D’où vient le christianisme ? PDF

Si ce bandeau n’est plus pertinent, retirez-le. En pratique : Quelles sources sont attendues ? La vertu est une notion à l’intersection des ensembles de la philosophie, de la d’où vient le christianisme ? PDF et de la politique.


Comment une secte juive marginale est-elle devenue une église universelle ? Pour tenter de répondre à cette question, l’auteur étudie le milieu où est né le christianisme et les cent cinquante premières années. Les deux rites fondamentaux et complémentaires que pratiquent les chrétiens sont le baptême et l’eucharistie. Si l’on recherche l’origine de ces deux institutions, on rencontre, au le, siècle, des groupes juifs marginaux, et même sectaires, caractérisés par un genre de vie très particulier : ils accueillaient de nouveaux membres après un long parcours d’initiation et de probation sanctionné par des ablutions spéciales. Une fois admis au sein du groupe, les membres participaient à l’action centrale de la communauté : un repas de pain et de vin, strictement réservé aux initiés.
La vraie nouveauté du christianisme n’est donc pas à chercher dans ses rites ni dans ses institutions, qu’il hérite de son milieu d’origine, mais dans la proclamation que, par la mort et la résurrection de Jésus, Dieu a jugé le monde et qu’une nouvelle création a commencé. Ce que symbolisent désormais les rites traditionnels du baptême et du repas sacré qui disent aussi leur efficacité actuelle.

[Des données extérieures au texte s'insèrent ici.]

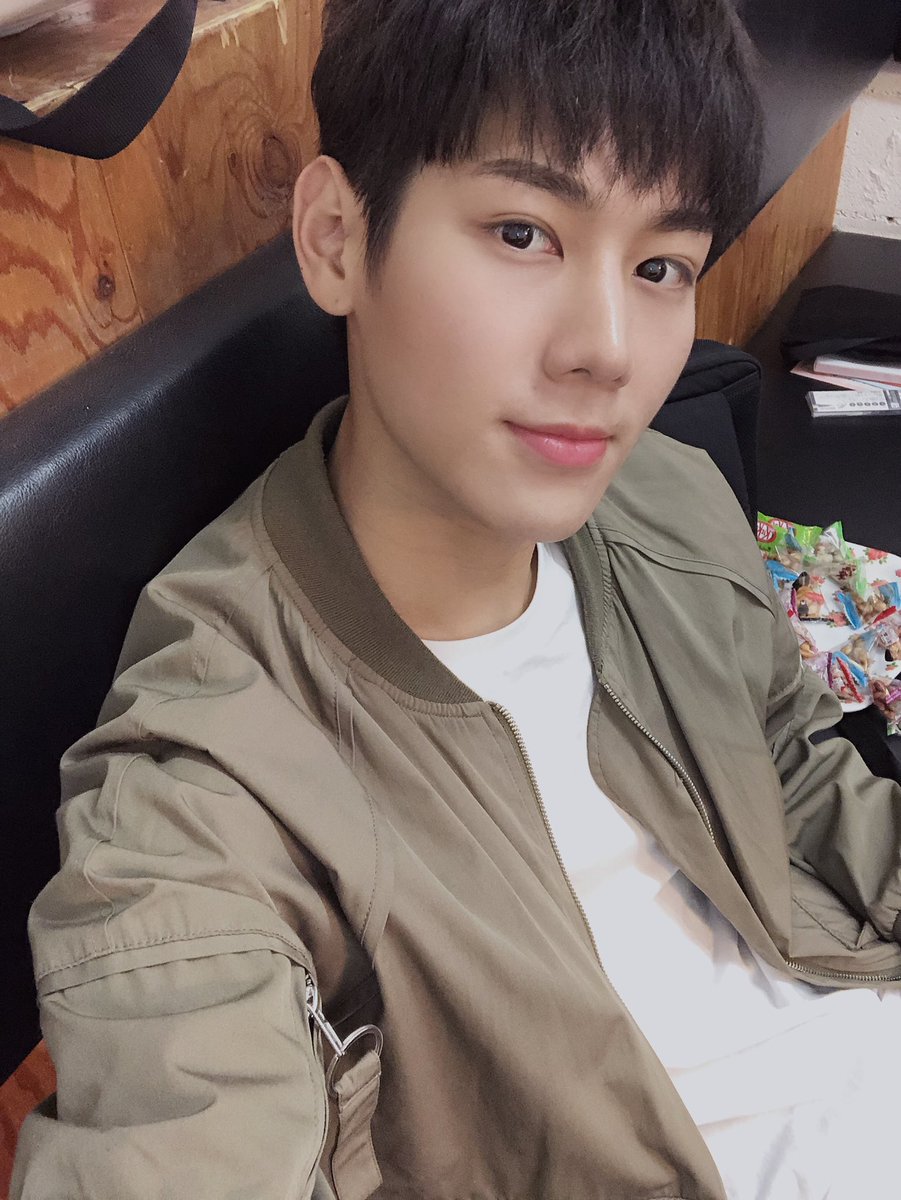 imfact_twt's tweet photo. #임팩트 #도쿄 #공연 #이상 #이프 https://t.co/84Xk0hBOtH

Cet amour demande une préférence continuelle de l’intérêt public au sien propre. C’est la source du principe démocratique, selon lui. La Vertu d’après une sculpture de la cathédrale de Sens. Le mot vertu vient du mot latin virtus, lui-même dérivé du mot vir, d’où nous viennent les mots  viril  et  virilité . Toutes deux sont acquises et ordonnées à un bien proprement humain.

En leur cœur, il y a les vertus cardinales. Elles sont définies dans le christianisme. Les vertus cardinales désignent les vertus humaines, définies par la philosophie d’Aristote. Elles sont divisées en vertus morales, qui impliquent la volonté et vertus intellectuelles, qui impliquent la raison. Le courage ou force d’âme habilite à surmonter la peur et à braver les dangers. La prudence indique la conduite raisonnée.